Managing payroll is difficult in any country, but perhaps especially in Brazil, due to constantly changing laws and extremely influential unions that make managing salaries much more difficult. Fernando Gadotti struggled with this as co-founder of DogHero, the LatAm version of Rover. When Gadotti left the company in 2022, after selling it in 2020, he decided that was where he wanted to focus next.
“Every time payroll comes in, there’s just a struggle, like it’s dreadful, many hours, just like double-checking the data, and we couldn’t really get the information that we needed,” a Gadotti told TechCrunch. “(We were) pretty much working in the dark, and as we grew, I realized that these issues weren’t just annoying; they actually slow down the business. We waste a lot of time in busy work.
Just months after leaving DogHero, Gadotti began working on São Paulo-based Tako, an employee lifecycle platform that automates tasks like onboarding and payroll to save businesses time and consolidate all the information about their employees in one place. Tako also provides employees with a dashboard to view information and access an interactive pay slip intended to increase transparency.
Gadotti said that while there are legacy U.S. payroll companies operating in Brazil, such as ADP, it makes sense to have a local solution because Brazil’s payment system is quite unique. He said laws regarding payroll change frequently. There are also 10,000 unions — companies often have employees in several, he said — that also update their rules several times a year and sometimes have more power than the laws themselves.
Tako uses an LLM (large language model) to track these constant changes.

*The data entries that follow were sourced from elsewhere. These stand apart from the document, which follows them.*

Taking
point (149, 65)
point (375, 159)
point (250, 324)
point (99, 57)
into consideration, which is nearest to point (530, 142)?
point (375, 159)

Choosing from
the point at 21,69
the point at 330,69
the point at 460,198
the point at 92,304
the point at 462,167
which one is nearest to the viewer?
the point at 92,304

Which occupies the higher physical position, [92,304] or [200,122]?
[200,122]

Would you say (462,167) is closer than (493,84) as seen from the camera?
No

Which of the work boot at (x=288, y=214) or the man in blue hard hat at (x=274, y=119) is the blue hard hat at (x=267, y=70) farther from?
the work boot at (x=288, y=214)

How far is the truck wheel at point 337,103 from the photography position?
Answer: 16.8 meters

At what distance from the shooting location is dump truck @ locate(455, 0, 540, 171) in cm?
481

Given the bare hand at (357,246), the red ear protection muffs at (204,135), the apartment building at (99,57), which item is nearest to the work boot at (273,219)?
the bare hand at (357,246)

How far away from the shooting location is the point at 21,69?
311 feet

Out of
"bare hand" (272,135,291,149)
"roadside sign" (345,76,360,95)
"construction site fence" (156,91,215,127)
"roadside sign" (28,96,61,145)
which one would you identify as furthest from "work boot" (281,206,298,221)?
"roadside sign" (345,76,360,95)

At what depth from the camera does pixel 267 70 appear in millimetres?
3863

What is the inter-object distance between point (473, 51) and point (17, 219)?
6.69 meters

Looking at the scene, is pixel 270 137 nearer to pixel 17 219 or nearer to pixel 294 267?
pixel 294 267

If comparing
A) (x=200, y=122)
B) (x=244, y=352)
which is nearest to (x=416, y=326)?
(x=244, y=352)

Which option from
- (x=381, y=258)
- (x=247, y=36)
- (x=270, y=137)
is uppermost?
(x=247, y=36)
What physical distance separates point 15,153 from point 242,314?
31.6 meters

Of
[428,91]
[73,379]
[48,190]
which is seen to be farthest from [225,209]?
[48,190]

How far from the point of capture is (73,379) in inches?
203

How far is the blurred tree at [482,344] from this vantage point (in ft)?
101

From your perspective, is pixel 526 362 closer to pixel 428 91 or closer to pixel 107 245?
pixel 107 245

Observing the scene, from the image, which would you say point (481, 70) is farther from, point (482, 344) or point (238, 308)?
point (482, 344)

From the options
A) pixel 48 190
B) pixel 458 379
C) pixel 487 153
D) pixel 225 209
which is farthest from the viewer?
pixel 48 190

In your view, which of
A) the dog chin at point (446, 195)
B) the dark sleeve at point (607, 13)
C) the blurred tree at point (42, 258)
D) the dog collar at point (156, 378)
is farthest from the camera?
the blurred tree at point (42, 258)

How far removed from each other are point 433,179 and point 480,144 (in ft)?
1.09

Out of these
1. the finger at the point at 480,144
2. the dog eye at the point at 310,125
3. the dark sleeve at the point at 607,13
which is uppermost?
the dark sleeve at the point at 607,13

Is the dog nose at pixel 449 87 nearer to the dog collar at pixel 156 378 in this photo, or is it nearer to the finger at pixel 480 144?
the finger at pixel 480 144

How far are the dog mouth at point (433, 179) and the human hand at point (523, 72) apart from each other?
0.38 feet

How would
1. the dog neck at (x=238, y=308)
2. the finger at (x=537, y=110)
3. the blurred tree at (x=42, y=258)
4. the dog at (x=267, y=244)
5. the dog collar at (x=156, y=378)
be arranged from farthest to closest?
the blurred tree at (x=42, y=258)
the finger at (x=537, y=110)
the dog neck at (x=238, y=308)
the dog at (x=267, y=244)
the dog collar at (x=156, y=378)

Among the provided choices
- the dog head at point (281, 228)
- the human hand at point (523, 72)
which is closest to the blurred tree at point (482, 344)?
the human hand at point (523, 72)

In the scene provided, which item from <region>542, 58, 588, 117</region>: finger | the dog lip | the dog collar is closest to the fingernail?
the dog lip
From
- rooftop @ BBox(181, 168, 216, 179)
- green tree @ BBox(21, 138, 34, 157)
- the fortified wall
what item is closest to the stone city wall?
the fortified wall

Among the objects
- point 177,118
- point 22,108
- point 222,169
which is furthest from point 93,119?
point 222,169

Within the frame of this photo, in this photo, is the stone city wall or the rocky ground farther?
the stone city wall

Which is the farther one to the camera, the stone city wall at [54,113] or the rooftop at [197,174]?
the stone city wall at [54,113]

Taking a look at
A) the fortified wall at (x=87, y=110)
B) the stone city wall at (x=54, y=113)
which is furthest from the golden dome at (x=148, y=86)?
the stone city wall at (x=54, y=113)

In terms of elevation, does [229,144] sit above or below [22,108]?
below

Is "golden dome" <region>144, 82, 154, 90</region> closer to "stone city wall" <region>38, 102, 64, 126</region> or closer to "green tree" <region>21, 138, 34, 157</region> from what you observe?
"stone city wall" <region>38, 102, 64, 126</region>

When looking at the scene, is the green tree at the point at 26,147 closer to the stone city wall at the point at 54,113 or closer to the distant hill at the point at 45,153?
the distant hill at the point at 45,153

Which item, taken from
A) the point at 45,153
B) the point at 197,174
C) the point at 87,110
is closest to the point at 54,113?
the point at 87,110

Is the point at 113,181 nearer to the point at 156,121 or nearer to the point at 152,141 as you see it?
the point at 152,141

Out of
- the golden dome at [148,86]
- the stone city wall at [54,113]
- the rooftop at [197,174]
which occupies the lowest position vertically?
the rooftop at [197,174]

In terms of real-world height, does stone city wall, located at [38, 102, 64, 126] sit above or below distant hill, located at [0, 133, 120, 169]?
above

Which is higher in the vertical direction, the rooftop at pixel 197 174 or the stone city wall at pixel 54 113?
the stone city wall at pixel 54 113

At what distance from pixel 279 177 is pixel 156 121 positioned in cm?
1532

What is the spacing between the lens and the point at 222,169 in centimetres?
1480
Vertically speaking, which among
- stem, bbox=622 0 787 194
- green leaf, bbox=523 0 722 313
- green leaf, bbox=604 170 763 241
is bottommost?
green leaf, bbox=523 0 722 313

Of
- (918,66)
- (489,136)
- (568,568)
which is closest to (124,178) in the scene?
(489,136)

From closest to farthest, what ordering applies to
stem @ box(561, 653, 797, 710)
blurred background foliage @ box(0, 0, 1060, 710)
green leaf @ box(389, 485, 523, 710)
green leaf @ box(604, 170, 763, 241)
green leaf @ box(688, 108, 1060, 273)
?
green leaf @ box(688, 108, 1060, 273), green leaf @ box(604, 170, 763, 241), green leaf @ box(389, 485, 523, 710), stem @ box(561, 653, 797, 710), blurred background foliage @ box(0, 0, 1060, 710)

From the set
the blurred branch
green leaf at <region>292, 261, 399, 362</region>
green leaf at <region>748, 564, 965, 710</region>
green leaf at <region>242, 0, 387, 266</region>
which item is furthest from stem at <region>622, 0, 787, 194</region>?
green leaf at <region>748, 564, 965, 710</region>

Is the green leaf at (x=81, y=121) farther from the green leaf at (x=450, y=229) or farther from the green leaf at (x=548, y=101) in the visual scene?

The LLM ingests labor law and union law data and digests it so that Tako developers can keep the codebase up to date. He said they want to keep humans informed to ensure accuracy, but having the LLM get a head start saves a lot of time.
Tako launched its product in 2023. Gadotti said the company has processed tens of millions of dollars in payroll while operating in stealth, but declined to share more details about its customers. Gadotti said the company is currently targeting mid-sized businesses with between 100 and 500 employees in the professional and financial services categories.
“The strategy we have adopted is not to try to boil the ocean,” Gadotti said. “We want to start in a segment that we know before venturing into industrial or more complex areas. We start with simpler segments; As the business evolves, we are looking to more complex segments in the future.
Tako comes out of stealth with a major $13.2 million funding round co-led by Ribbit Capital and Andreessen Horowitz. The round also included ONEVC and the founders of Ramp. Gadotti said the company plans to devote the majority of its capital to research and development, in addition to doubling or tripling the headcount of its R&D team.
There are many potential areas that Tako could expand into in the future, such as the wide world of employee benefits. Gadotti said the company plans to expand as it grows by creating more features such as instant payments.
Besides competing with traditional companies like ADP, there are several other HR tech startups in the country, like Gupy And Cajuboth of which are more focused on other areas of human resources and employee management. But if Tako expands in these areas, which is likely, these companies could also become strong competitors.
The name Tako means “octopus” in Japanese, which Gadotti said fits his vision for the company. Tako’s platform is meant to be the brains of employee data, with its tentacles extending into different areas of employee management.
“We want to focus on the entire employee lifecycle,” Gadotti said. “We are constantly listening to our customers’ problems and areas they want us to help with.”